Soutenir les séminaires ouvriers
Comme en Argentine, pour être victorieuse, la lutte des salarié-e-s ne peut rester cantonnée au monde du travail. Là où le marché atomise, il est nécessaire de recréer des liens de solidarité et d’élargir les horizons. A ce titre, les militant-e-s du Parti de Gauche ont un rôle important à jouer en soutien aux luttes locales.
C'est en ce sens que la commission ESS et le comité d'Aix du PG ont été à l'initiative d'un premier « séminaire ouvrier » avec les Fralib, à Gémenos. Nous sommes déterminés à pérenniser cet outil d'éducation populaire, qui a pour objet de rendre les travailleurs et les citoyens co-producteurs d'une nouvelle pensée politique et de pratiques renouvelées, élaborées en dialogue avec des unversitaires, des journalistes et des militant-e-s porteur-se-s d'une solide expérience. Les séminaires ouvriers mettent ainsi en œuvre une démarche d'élaboration « interactive », qui trouve sa place aussi bien dans les luttes sociales et environnementales, que dans les mouvements producteurs d'alternatives concrètes, dans la sphère cuturelle ou bien l'émergence des SCIC (sociétés coopératives d'intérêt collectif), des CAE (coopératives d'activité et d'emploi) et des régies publiques.

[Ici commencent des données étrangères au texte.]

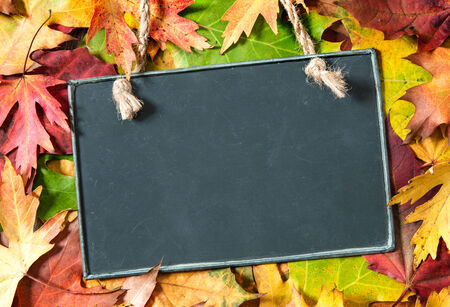 Chalkboard and autumn maple leaves on background photo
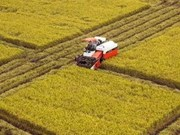 阮晋勇总理:朝着大规模商品生产方向发展九龙江三角洲地区农业经济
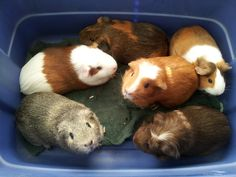 I'd LOVE a bucket full of piggies :)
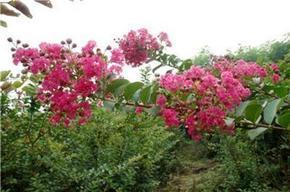 园林绿化专用紫薇美国红枫小苗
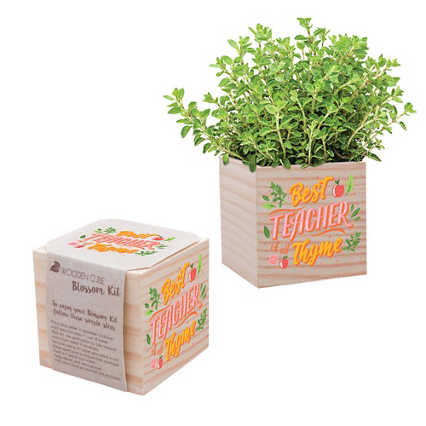 Appreciation Plant Cube - Best Teacher Of All Thyme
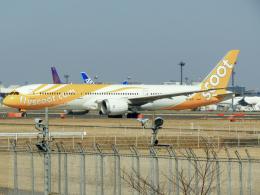 池さん@JA381Aさんが、成田国際空港で撮影したスクート 787-9の航空フォト(飛行機 写真・画像)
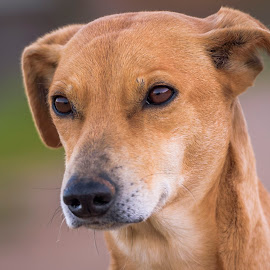 Dog portrait by Noureddine Belfethi - Animals - Dogs Portraits ( eues, ears, dog, portrait, animal )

La coopération est fille de la nécessité. Mais d’un mouvement initial de résistance et de solidarité, les travailleur-se-s en arrivent à développer un autre projet de société. La liberté d’adhésion et la gestion démocratique remettent en cause la toute-puissance des actionnaires ; la rémunération limitée du capital et l’impartageabilité des réserves entravent les jeux spéculatifs ; l’intercoopération prime sur la compétition ; l’engagement envers la communauté fait de l’entreprise un bien commun. Ces principes coopératifs entrent en contradiction frontale avec la logique d’accumulation du Capital.
Pour une finalité sociale et écologique
De la même façon que l’expérience productive amène à la compréhension de l’inutilité du capitalisme, elle appelle à une prise de conscience écologiste. En prenant en main la production, les travailleur-se-s sont en effet conduit-e-s à répondre à des questions essentielles : quelle production ? Pour qui ? Comment ? Etant les premier-e-s concerné-e-s par le respect des normes environnementales sur leur lieu de travail et sur leur lieu de vie, ils-elles sont aussi les plus à-mêmes de mener à bien la planification écologique...
... Au delà du seul domaine de la production, les structures de l'économie sociale et solidaire (ESS) constituent un point d'appui décisif dans notre volonté de transformation sociale et écologiste. Satisfaction des besoins sociaux, exercice démocratique du pouvoir, répartition des excédents entre les membre, échelle de salaire de 1 à 5, les principes qu’elles défendent rejoignent les trois piliers indissociables du Parti de Gauche : Ecologie – Socialisme – République. C’est, pour reprendre les mots de Jean Jaurès, la République poussée jusqu’au bout.
Tant elles sont nombreuses, il n’est pas possible de faire mention ici de toutes les initiatives citoyennes qui préparent un terreau favorable à la Révolution citoyenne. Mutuelles, associations d’éducation populaire, monnaies complémentaires, coopératives d'habitat, lycées autogérés, AMAP... Toutes organisent la solidarité, participent à l'émancipation des citoyens, font entrer la démocratie dans l'ordre économique et approfondissent ainsi les contradictions du mode de production actuel.
Malgré cette irréductible antinomie entre les valeurs de l’ESS et celles du capitalisme, les économistes libéraux de la banque mondiale et de l’OCDE ne rejettent pas l’ESS, à condition de la cantonner à sa place, celle d’un tiers secteur entre le public et le privé… bien contents de trouver là des volontaires pour faire face à la casse de l’Etat social.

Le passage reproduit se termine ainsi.